China U-Boot-Unglück gibt Rätsel auf

Der Untergang eines chinesischen U-Boots, der 70 Menschen das Leben gekostet hat, steckt voller Rätsel. Überraschend ist, dass die chinesichen Medien über den Vorfall berichten dürfen.

Die Ursache für den Unfall eines chinesischen U-Bootes vom Typ 361, bei dem vor der Nordost-Küste des Landes alle 70 Besatzungsmitglieder ums Leben kamen, ist weiterhin nicht klar.

Überrascht zeigten sich Analysten aber vor allem darüber, dass in den chinesischen Zeitungen über den Vorfall auf den Titelseiten berichtet wurde. Dies könnte eine Folge der weltweiten Kritik an der chinesischen Informationspolitik zum Ausbruch der Lungenkrankheit SARS sein, hieß es in Peking. Dennoch blieben viele Fragen zum Hergang des Unfalls offen.
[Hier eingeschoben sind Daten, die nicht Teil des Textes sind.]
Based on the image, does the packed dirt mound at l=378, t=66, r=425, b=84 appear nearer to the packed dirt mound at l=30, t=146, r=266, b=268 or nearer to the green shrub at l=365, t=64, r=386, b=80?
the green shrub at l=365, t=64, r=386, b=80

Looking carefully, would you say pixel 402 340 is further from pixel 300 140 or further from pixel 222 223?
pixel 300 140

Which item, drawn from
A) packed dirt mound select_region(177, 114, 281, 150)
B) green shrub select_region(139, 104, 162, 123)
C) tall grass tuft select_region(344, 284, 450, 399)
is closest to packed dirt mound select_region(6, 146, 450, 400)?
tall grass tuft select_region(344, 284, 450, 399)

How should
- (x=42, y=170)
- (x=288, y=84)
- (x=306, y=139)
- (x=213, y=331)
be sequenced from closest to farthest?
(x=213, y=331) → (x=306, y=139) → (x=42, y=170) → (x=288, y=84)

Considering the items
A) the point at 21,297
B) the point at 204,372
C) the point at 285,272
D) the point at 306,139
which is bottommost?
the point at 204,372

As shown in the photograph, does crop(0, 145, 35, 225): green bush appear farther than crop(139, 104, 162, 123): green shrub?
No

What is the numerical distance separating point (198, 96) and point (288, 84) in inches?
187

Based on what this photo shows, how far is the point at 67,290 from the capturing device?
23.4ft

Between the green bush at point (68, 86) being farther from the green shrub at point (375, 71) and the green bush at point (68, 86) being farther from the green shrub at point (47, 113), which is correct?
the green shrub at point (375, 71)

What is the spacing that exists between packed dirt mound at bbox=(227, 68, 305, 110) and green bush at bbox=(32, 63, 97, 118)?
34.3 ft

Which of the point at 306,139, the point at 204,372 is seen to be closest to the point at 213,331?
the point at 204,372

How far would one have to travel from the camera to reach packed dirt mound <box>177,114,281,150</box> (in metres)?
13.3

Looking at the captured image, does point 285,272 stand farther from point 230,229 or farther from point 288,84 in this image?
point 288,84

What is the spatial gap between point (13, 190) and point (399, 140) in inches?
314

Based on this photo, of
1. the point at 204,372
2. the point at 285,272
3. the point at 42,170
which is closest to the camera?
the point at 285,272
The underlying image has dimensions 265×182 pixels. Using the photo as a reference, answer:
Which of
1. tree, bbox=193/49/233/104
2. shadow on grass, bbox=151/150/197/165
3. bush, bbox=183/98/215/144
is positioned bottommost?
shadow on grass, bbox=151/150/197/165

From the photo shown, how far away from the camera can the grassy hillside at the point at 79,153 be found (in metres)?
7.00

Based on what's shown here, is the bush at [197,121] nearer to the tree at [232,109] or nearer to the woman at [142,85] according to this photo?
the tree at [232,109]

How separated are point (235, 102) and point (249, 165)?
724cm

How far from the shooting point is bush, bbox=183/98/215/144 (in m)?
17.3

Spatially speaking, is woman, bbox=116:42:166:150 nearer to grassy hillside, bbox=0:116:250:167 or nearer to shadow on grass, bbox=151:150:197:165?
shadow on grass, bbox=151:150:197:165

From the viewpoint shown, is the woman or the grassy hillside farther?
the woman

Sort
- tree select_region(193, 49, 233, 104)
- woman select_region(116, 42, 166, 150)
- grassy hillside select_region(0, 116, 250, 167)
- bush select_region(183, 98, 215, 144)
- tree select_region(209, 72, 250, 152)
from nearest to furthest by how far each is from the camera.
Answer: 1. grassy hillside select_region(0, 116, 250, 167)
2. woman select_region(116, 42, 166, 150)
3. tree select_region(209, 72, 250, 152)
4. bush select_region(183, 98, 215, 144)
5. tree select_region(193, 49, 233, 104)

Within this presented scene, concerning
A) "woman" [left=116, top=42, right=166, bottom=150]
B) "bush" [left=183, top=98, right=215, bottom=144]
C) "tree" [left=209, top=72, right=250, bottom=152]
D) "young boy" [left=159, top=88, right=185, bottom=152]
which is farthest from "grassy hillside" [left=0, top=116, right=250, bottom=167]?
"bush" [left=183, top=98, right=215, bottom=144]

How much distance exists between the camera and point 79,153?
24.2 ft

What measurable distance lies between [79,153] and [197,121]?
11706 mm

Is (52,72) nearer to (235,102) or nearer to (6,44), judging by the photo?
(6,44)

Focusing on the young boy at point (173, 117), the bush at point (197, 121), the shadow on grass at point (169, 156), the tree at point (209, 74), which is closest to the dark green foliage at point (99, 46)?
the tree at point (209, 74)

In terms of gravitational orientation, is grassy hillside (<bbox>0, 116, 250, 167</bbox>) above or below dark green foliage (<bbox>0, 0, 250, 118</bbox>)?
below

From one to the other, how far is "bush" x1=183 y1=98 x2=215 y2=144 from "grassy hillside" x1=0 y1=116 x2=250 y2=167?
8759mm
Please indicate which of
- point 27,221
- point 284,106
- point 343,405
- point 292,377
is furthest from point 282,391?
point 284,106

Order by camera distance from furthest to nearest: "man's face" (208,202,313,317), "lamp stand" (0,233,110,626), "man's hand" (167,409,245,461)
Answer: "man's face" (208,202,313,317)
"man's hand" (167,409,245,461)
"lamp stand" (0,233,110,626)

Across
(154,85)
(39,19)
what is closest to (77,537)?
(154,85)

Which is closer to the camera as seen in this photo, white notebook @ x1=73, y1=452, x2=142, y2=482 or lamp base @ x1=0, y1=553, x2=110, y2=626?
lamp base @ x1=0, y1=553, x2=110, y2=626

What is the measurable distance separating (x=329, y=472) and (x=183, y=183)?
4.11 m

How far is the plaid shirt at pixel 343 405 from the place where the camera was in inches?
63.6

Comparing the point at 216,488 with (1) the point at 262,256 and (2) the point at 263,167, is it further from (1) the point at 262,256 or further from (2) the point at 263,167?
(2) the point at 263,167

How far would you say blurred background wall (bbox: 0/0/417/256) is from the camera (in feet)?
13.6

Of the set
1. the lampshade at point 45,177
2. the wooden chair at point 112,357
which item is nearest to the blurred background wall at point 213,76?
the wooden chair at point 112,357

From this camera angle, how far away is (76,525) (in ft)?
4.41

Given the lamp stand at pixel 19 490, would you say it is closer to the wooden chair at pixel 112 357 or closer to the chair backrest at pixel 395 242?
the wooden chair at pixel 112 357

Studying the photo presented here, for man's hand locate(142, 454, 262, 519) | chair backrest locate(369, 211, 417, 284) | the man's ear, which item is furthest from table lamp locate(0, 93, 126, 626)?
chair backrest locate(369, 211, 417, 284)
Zweifel an der offiziellen Darstellung

Zwar druckten die Zeitungen den Bericht der amtlichen Nachrichtenagnetur Xinhua vom Vortag ab, wonach der Unfall während einer Übung durch mechanische Probleme verursacht wurde. Doch wunderten sich Militärexperten über die hohe Zahl der Opfer. Zudem vermuten sie, dass das U-Boot nicht gesunken und die Besatzungsmitglieder nicht ertrunken sind, da in der Xinhua-Meldung Bergungsarbeiten nicht erwähnt werden.

Anzahl der Toten gibt Rätsel auf

Möglicherweise habe es an Bord ein Feuer gegeben, sagte ein Militärexperte. Auch ein Zusammenstoß sei nicht auszuschließen. Normalerweise sei das U-Boot der Ming-Klasse für neun Offiziere und 46 Matrosen ausgelegt. "Wo kommen die zusätzlichen 15 her" fragte der Experte weiter. Andere Militärexperten spekulierten, dass möglicherweise ein Gas-Leck - Kohlenmonoxid aus den Diesel-Motoren - die Unfallursache war.

Die Informationspolitik der chinesischen Regierung war in den vergangenen Wochen im Zusammenhang mit dem Ausbruch der lebensgefährlichen Lungenkrankheit SARS weltweit als unzulänglich kritisiert worden. Der seit März regierende neue Vorsitzende der Kommunistischen Partei Chinas, Hu Jinato, hatte schließlich eine freie und umfangreiche Berichterstattung zu der Seuche zugelassen. Das chinesische Militär ist traditionell für seine Öffentlichkeitsscheue bekannt. Es steht weiter unter dem Oberbefehl des früheren chinesischen Präsidenten Jiang Zemin, der letztlich auch politisch in der Volksrepublik hinter den Kulissen die Fäden zieht.

Berichte nur mit Zustimmung Jiang Zemins

"Das ist ein schwerer Vorfall. Jiang Zemins Zustimmung ist notwendig, wenn man darüber berichten will", verlautete aus chinesischen Militärkreisen. "Durch die Berichterstattung versucht Jiang sich selbst die Absolution zu erteilen, seine Hände in Unschuld zu waschen." Wer immer dafür verantwortlich sei, werde auch zur Verantwortung gezogen, hieß es weiter in den Kreisen. Dies sei ein erster wichtiger Schritt in Richtung politischer Transparenz.

Unfallort unbekannt

Xinhua hatte berichte, das konventionell betriebene U-Boot sei in einen Hafen, der allerdings nicht genannt wurde, geschleppt worden. Auch ist nicht klar, wann sich der Unfall in den chinesischen Hoheitsgewässern ereignete. In Militärkreisen wurde das Unglück als eines der schlimmsten in der Geschichte der Seefahrt des kommunistischen China bezeichnet. Die Volksbefreiungsarmee hat 2,5 Millionen Menschen unter Waffen und eine Flotte von etwa 90 U-Booten, darunter 13 der Ming-Klasse, die laut dem Fachblatt "Jane's Defence Weekly" 60 Tage ohne Nachschub im Einsatz sein können.